The study found that there was a marginal increase in health-care costs in patients who underwent surgery, primarily because of the increased usage of in-patient services. It also found that there was a significant decrease in the costs of drugs, particularly anti-diabetic medication. Furthermore the study found that there a was notable positive effect of the surgery on social transfer payments; the costs of unemployment benefits were reduced and there were significantly higher social security payments.

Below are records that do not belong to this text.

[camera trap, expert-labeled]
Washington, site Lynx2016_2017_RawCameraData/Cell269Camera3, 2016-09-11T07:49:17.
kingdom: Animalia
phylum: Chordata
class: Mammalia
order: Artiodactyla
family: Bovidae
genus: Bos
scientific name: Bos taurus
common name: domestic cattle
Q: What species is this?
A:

Although this study was not able to identify net savings, it does not mean that bariatric surgery should be considered ineffective. The increase in health care-costs, mainly due to to complications and adverse effects of the surgery, should be weighted against the positive clinical effects that the patient will receive, namely reductions in prevalence of T2D and circulatory disease and medication to treat these, as well as considerable and sustained weight-loss which will enhance their quality of life and can also lead to a small decrease in total social transfer payments. Increased hospital care is a small price to pay for the sizeable benefits to the individual and society in the medium to long-term.